The city of Waterloo, Iowa is planning to fix its sewer system, but the repairs may cost residents more on their monthly bills. City Council members voted 6-0 on Tuesday to approve the master plan, which includes $73 million in sanitary sewer improvements.
The improvements will take place over the span of 15 years, and will make the city compliant with a federal court order.
Michelle Weidner, Chief Financial Officer, said the city will likely fund the project through a loan from the Clean Water State Revolving Fund. The loans, she said, will likely be paid off through sewer user fees.
Weidner said the council approved a 15% rate increase back in 2015. A previous draft budget, she said, showed the need for a 5% rate increase every year for the next several years to cover debt payments.
The council had few options other than to approve the plan. The city must comply with a federal court decree that was approved in 2015 after a crackdown by the Iowa Department of Natural Resources, the U.S. Department of Justice and the Environmental Protection Agency.
The three agencies said the city was in violation of the Clean Water Act because it failed to correct sewer shortfalls. As a result, untreated sewage was overflowing into streams and backing up into the basements of local homes.
The city agreed to settle a pending lawsuit over the violations, paying a $272,000 fine in the process.
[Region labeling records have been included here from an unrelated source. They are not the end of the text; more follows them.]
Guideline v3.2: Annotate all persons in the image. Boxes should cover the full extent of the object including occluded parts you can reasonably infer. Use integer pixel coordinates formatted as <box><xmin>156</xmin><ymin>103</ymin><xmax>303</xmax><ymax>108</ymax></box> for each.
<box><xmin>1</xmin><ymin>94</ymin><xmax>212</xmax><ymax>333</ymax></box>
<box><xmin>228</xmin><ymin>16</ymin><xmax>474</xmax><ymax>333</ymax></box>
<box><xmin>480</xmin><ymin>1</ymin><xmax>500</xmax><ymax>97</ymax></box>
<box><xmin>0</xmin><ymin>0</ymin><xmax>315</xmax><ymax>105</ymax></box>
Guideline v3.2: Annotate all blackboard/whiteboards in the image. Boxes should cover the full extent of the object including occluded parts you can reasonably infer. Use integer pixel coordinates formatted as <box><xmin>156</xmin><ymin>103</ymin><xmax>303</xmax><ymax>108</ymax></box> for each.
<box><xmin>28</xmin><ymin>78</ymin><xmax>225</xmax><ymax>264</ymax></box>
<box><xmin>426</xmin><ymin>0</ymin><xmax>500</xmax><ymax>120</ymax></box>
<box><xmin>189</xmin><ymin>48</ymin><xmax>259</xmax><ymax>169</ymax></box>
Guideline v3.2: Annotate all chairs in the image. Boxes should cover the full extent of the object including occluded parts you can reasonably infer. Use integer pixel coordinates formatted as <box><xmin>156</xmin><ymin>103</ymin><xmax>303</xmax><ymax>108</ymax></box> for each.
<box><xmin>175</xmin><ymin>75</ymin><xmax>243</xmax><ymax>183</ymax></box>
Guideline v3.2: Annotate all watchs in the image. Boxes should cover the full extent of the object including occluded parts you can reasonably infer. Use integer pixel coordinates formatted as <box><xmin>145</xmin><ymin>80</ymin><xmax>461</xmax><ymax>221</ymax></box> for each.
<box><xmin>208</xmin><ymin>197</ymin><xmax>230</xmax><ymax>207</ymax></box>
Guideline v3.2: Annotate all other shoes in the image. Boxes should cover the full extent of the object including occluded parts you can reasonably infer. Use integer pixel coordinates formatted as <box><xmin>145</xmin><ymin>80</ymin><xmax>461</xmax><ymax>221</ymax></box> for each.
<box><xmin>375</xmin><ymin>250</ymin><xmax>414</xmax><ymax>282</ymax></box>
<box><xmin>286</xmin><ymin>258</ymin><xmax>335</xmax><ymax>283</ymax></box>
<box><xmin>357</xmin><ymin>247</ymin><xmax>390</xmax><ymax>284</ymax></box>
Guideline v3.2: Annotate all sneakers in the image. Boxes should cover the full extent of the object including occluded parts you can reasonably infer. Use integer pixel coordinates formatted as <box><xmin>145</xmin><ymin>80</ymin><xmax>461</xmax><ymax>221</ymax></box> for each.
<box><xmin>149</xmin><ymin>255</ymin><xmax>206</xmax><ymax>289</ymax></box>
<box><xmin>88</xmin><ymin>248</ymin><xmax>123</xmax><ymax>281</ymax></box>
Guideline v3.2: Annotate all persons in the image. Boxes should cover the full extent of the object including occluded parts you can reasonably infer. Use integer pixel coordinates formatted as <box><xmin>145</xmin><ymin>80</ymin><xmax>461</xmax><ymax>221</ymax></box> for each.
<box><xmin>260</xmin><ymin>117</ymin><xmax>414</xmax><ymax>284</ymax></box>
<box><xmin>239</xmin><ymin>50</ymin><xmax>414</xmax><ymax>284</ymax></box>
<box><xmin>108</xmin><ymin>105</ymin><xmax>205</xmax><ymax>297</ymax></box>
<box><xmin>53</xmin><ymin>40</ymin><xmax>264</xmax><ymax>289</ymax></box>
At the time, Waterloo also agreed to complete an assessment of the sewer system, increase reporting requirements and create a master plan for improvements.
The city had until the end of December to approve a plan.
The approved plan includes $18 million in projects that will span over the next five years. These projects will make the city compliant with the decree.
The initial phase of the plan includes a northwest interceptor sewer project, which will cost an estimated $7.1 million. The sewer will carry wastewater from the North Hacket Road lift station to larger mains downtown.
The plan also includes $3.6 million for the construction of a new interceptor sewer and lift station at Dry Run Creek; $1.3 million for sewer pipe lining; and $5.6 million to replace the Titus Lift Station and force main.
The remainder of the $55 million will be put towards projects that will run through 2032. The funding will help maintain the sewer system and prevent it from deteriorating to its current condition, which led to the decree.
Waterloo has spent almost $13 million on sewer projects over the last three years. City officials say they are complying with mandates at a rapid pace.
The city’s Waste Management Services Superintendent says Waterloo has thus far met all reporting requirements and has not paid any daily fines.
Waterloo’s Mayor Quentin Hart has said that he hopes the city can make the improvements and comply with the decree before we reach the 2032 end date. Quentin said the improvements aren’t just about satisfying the decree requirements. He also wants to provide residents with the “best product.”